Wellicht is de formulering …
Wellicht is de formulering 'in de vorige eeuw' wat te kort door de bocht. Maar voor wat langer terug geldt m.i die opmerking wel degelijk. Voor het grootste en laatste deel van de vorige eeuw, laten we zeggen vanaf het begin van de eerste wereldoorlog, had had de hoofdstroom van de socialistische beweging de vervanging van het kapitalisme door het socialisme al vervangen door het (socialer) beheer van het kapitalisme. En ook daarbij was en is er weinig wat maar lijkt op een verandering in ecosocialistische richting.
Van Sjarrel en Patrick…
Van Sjarrel en Patrick ontvingen we deze reactie:
Wij denken dat we weinig met Willem van mening verschillen over de vier hoofdpunten die hij noemt aan het slot van zijn artikel en zijn historische overzicht waarin hij stelt dat ecologie en socialisme niet altijd onlosmakelijk met elkaar verbonden waren. Het is een welkome verbreding van de discussie over Groen Staal zoals die nu gevoerd wordt nu bij Tata, in de FNV, klimaatgroepen en georganiseerde omwonenden. De uitganspunten van ecosocialisme worden prima uitgewerkt in zijn artikel uit 2013. Het is het weer eens lezen waard.
Willem eindigt zijn artikel uit 2013 met een stukje over ecosocialisme en de praktijk en geeft een denkbeeldig voorbeeld over de sluiting van een autofabriek. 'Voor traditionele socialisten zal de strijd voor het behoud van arbeidsplaatsen en van de fabriek voorop staan. Welke middelen ze daar ook voor in willen zetten (staatssteun, protectionisme, of zelfs een loonoffer van de arbeiders), het behoud van de werkgelegenheid en van de bestaande fabriek staat bij hen voorop… Ecosocialisten zullen een andere positie innemen. Zij zullen de arbeiders volledig steunen in hun verzet tegen de sluiting van de fabriek, maar tegelijkertijd de discussie voeren over de noodzaak van het omvormen van de productie in de fabriek van auto’s naar milieuvriendelijke producten'.

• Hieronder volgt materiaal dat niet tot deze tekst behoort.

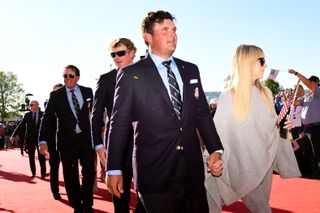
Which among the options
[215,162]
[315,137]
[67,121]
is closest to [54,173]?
[67,121]

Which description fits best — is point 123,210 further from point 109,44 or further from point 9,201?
point 9,201

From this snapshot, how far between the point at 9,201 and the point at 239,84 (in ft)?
20.6

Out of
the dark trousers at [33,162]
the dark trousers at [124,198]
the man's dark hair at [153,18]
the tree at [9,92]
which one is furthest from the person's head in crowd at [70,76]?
the tree at [9,92]

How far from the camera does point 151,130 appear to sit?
10.6 ft

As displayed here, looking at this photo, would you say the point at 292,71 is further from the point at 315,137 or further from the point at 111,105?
the point at 111,105

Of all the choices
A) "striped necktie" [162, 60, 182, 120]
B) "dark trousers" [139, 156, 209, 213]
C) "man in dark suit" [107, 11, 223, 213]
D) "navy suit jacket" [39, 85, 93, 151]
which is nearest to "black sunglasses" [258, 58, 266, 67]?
"man in dark suit" [107, 11, 223, 213]

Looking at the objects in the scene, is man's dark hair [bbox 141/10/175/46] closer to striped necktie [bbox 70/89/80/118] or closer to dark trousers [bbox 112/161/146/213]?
dark trousers [bbox 112/161/146/213]

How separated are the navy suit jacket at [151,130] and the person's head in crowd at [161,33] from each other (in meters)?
0.16

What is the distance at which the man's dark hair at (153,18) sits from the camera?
11.3ft

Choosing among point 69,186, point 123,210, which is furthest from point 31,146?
point 123,210

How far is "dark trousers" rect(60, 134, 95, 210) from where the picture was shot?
642 cm

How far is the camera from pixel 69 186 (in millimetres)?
6586

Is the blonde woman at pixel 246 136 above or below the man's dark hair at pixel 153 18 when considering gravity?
below

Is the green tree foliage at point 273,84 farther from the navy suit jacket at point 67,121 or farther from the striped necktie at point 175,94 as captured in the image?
the striped necktie at point 175,94
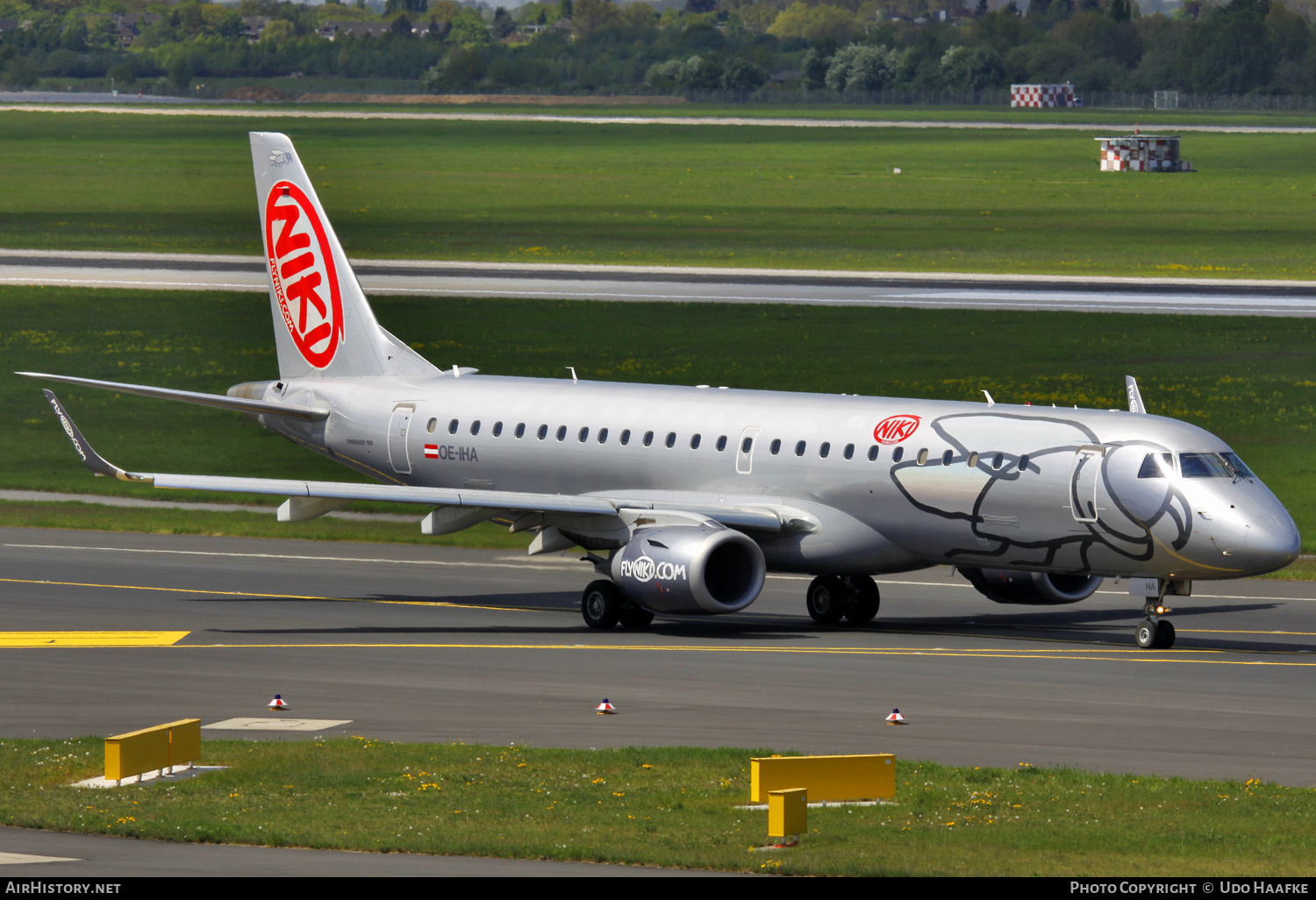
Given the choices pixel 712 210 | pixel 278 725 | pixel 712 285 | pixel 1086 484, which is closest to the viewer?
pixel 278 725

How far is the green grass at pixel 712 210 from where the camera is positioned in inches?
4648

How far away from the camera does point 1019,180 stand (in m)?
174

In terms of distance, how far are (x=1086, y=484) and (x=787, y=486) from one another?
6.08 m

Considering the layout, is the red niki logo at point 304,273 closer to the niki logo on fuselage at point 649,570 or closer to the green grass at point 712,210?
the niki logo on fuselage at point 649,570

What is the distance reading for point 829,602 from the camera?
4175 cm

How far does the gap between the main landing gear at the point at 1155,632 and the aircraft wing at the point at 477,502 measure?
21.7ft

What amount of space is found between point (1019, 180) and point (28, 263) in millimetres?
90469

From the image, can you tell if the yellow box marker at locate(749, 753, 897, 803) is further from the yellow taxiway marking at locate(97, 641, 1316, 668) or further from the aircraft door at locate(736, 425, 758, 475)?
the aircraft door at locate(736, 425, 758, 475)

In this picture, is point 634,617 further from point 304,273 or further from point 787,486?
point 304,273

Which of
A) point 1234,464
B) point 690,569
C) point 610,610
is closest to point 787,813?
point 690,569

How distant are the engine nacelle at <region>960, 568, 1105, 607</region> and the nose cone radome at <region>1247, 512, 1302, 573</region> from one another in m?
5.04

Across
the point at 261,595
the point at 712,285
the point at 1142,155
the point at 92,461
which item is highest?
the point at 1142,155

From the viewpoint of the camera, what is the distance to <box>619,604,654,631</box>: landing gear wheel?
1593 inches

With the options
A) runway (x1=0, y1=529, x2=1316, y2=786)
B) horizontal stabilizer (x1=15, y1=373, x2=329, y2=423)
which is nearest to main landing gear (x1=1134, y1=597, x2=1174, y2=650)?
runway (x1=0, y1=529, x2=1316, y2=786)
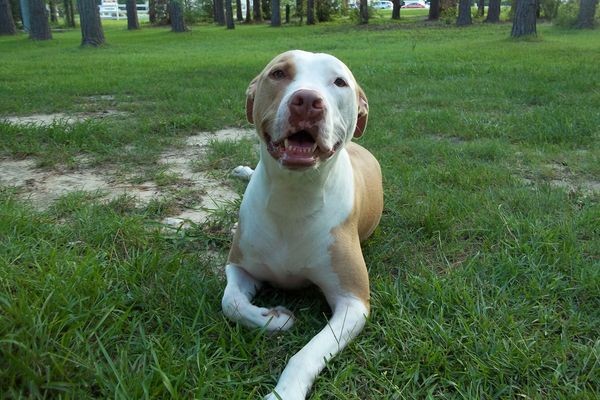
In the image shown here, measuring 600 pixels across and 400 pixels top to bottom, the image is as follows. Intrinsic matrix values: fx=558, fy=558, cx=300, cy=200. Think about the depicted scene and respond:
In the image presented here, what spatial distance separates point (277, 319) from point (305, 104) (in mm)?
916

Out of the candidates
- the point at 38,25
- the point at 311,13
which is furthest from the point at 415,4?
the point at 38,25

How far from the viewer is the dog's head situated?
2238mm

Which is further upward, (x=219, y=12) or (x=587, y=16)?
(x=219, y=12)

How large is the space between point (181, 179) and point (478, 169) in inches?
93.2

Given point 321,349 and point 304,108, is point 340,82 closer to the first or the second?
point 304,108

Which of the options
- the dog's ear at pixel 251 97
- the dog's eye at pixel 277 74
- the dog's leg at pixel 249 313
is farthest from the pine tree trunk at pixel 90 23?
the dog's leg at pixel 249 313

Dat is nu precies wat de er in de discussie over Groen Staal gebeurt. Aanleiding was een alweer dreigende reorganisatie en een onduidelijk toekomstperspectief van Tata in IJmuiden. Daar is na een lange staking vanuit de werknemers en FNV, met steun van klimaatgroepen gevochten om het Plan Groen Staal, staal maken zonder kolen als toekomstperspectief aanvaard te krijgen. Groen Staal gaat dus om een reëel plan en is niet een semantische discussie, hoe raar de woordcombinatie ook overkomt als je kijkt naar de natuurlijke kringloop van materialen.

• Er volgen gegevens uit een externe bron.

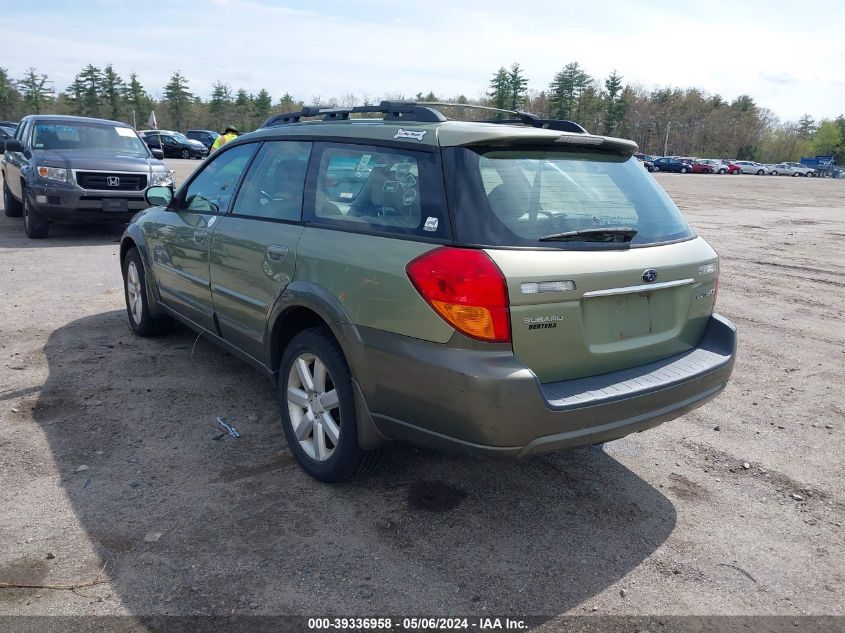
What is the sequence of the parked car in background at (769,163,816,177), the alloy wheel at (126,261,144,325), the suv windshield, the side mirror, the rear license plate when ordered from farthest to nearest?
1. the parked car in background at (769,163,816,177)
2. the suv windshield
3. the rear license plate
4. the alloy wheel at (126,261,144,325)
5. the side mirror

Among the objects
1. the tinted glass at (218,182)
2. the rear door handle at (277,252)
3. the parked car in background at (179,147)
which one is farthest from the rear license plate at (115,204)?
the parked car in background at (179,147)

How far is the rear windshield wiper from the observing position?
9.45 feet

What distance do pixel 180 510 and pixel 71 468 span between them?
0.81 meters

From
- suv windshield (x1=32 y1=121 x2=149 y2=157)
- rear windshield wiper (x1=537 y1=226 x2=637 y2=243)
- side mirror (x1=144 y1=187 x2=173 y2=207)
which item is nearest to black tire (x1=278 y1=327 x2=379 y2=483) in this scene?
rear windshield wiper (x1=537 y1=226 x2=637 y2=243)

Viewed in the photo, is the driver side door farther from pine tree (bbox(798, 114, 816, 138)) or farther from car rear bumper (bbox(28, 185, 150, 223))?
pine tree (bbox(798, 114, 816, 138))

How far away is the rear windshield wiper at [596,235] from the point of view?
2881 mm

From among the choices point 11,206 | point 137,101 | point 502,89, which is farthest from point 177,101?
point 11,206

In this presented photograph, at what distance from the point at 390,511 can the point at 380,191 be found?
1.55 metres

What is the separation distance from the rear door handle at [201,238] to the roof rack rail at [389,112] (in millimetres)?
974

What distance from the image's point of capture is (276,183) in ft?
12.9

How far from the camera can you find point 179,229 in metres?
4.82

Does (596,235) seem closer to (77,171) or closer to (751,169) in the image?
(77,171)

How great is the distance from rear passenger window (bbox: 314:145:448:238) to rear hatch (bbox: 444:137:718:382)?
0.35 feet

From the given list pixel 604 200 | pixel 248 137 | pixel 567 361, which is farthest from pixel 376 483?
pixel 248 137
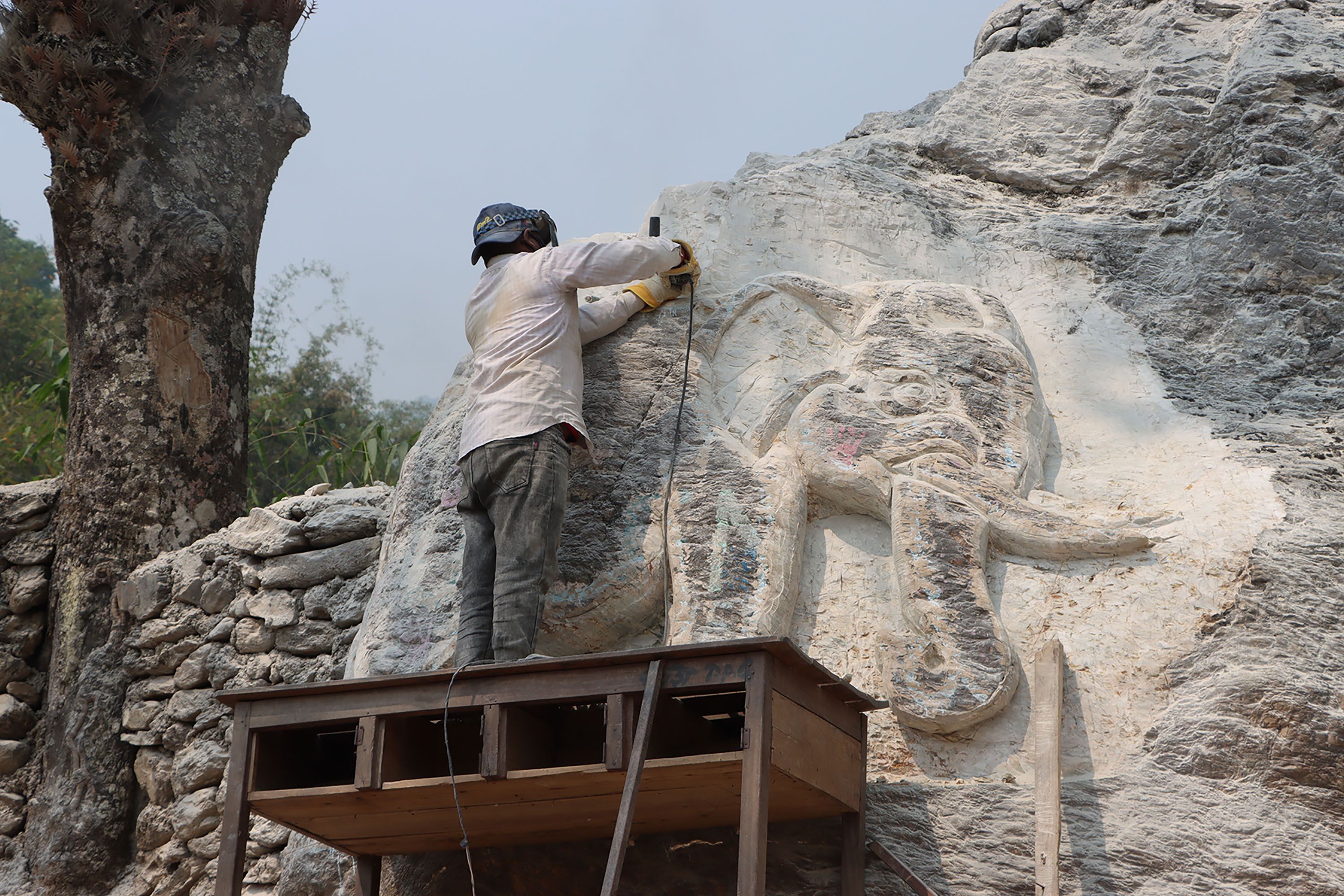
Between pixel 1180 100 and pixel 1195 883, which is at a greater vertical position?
pixel 1180 100

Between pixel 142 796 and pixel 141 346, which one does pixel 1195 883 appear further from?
pixel 141 346

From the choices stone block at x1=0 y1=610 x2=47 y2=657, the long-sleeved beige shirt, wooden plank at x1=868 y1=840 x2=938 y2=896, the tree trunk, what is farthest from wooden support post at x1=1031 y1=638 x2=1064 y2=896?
stone block at x1=0 y1=610 x2=47 y2=657

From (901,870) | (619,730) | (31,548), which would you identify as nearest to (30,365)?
(31,548)

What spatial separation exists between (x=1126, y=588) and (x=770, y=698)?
1090 mm

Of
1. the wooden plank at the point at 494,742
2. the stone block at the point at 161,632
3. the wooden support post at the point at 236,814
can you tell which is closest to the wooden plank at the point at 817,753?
the wooden plank at the point at 494,742

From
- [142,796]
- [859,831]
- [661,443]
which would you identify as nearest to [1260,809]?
[859,831]

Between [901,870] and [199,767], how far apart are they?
8.61 feet

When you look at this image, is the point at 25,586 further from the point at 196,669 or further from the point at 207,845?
the point at 207,845

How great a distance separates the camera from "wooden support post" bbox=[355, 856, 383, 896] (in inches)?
114

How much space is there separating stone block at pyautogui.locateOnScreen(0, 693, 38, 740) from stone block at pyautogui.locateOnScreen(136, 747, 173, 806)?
23.7 inches

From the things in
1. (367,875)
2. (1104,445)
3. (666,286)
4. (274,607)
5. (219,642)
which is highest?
(666,286)

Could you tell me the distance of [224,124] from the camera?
548 centimetres

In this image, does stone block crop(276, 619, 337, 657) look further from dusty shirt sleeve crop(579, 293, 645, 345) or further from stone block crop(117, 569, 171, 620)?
dusty shirt sleeve crop(579, 293, 645, 345)

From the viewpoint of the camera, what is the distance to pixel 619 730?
2.24 m
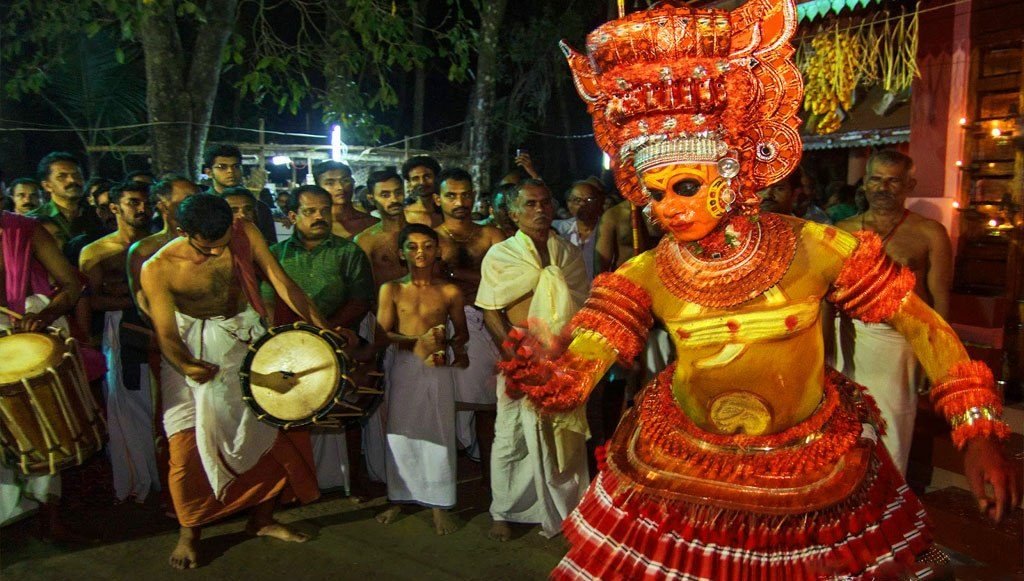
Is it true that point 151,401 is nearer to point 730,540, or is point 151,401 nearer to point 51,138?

Met het dossier Groen Staal plus, maar ook in gesprekken in de FNV, in klimaatgroepen proberen we die discussie breder te maken dan staal maken zonder kolen. Dat noemen we omdenken. Dat probeert de basale principes die we met Willem onderschrijven handen en voeten te geven in de praktijk om iedereen die erbij betrokken is door te laten denken en met elkaar verder in gesprek te gaan over de consequenties van wat echte duurzame staalproductie betekent en hoe we op een sociale manier stappen kunnen zetten om dat te realiseren. Dan gaat òf privékapitaal, de markt, òf de overheid daar een rol in spelen waar je op kan vertrouwen. Dan gaat het over de vraag waarvoor we staal moeten maken, en als we dat willen doen in IJmuiden wat dat betekent voor het aanwenden van duurzame energie in de vorm van een waterstof fabriek. Dat heeft namelijk als consequentie dat je iets anders niet kan doen. Zaken die uitgebreider in het hele dossier Groen Staal plus aan de orde komen.

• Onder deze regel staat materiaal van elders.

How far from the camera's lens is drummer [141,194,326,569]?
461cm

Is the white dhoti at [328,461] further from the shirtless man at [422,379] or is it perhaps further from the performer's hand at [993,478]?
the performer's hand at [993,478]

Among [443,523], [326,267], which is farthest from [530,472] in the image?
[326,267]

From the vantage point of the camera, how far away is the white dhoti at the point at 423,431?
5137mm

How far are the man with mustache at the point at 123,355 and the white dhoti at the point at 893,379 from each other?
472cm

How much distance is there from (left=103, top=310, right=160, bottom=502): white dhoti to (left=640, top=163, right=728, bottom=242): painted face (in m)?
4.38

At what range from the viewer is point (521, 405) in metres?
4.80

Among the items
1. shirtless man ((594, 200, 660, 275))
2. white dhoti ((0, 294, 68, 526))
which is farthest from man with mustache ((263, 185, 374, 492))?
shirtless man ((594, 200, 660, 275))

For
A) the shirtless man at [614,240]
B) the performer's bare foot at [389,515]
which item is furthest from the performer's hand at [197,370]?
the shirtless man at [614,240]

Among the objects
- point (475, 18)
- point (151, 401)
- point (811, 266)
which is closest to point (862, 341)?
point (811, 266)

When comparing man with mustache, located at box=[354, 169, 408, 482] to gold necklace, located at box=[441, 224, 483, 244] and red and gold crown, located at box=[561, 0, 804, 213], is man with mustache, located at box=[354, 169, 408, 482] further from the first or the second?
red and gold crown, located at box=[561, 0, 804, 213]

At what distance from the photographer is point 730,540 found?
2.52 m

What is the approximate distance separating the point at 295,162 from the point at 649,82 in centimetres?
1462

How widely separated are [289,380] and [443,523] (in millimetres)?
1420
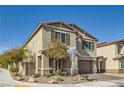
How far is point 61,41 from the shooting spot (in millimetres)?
30094

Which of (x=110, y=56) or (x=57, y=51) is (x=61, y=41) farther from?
(x=110, y=56)

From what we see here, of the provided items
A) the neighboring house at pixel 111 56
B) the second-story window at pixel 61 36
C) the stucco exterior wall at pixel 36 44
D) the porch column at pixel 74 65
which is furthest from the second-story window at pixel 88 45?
the stucco exterior wall at pixel 36 44

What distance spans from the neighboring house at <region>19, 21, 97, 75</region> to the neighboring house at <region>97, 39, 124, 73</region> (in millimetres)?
4081

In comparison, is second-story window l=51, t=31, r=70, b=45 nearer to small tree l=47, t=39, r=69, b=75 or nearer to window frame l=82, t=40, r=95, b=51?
small tree l=47, t=39, r=69, b=75

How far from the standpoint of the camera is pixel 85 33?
33.4m

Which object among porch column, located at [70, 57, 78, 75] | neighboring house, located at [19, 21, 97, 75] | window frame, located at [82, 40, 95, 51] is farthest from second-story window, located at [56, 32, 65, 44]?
window frame, located at [82, 40, 95, 51]

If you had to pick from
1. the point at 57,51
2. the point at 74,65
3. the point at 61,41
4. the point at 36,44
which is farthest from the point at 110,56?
the point at 36,44

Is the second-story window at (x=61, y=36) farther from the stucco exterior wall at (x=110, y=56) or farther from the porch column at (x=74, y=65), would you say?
the stucco exterior wall at (x=110, y=56)

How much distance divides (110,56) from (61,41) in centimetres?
1056

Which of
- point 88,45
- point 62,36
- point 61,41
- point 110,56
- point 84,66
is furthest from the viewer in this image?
point 110,56
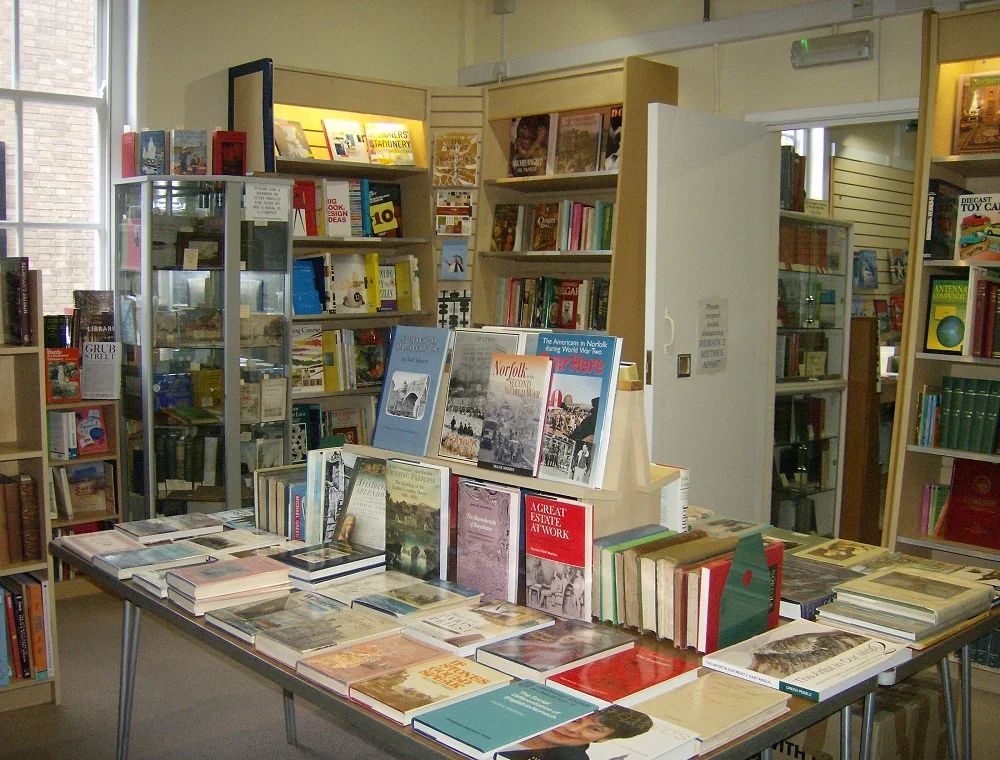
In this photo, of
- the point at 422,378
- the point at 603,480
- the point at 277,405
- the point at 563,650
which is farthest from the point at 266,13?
the point at 563,650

We denken dat we geen verschil van mening hebben met Willem over wat ecosocialisme inhoudt. Wel dat we een andere benadering hebben. Willem houdt bij de strijd tegen sluiting van een fabriek de werkers de basale principes van het ecosocialisme voor. Wij proberen vanuit die principes het debat aan te gaan over het concrete beste ecologische en sociale alternatief. We proberen daarbij aan te sluiten bij hoe in verschillende sociale bewegingen over dit dossier gedacht wordt vanuit eigen gevoelde belangen. De opdracht die Willem voor Ecosocialisten formuleerde in zijn artikel in 2013 is theorie in 2013, praktijk en lessen voor theorievorming in 2024. De tijd staat gelukkig niet stil. Klimaatverandering ook niet.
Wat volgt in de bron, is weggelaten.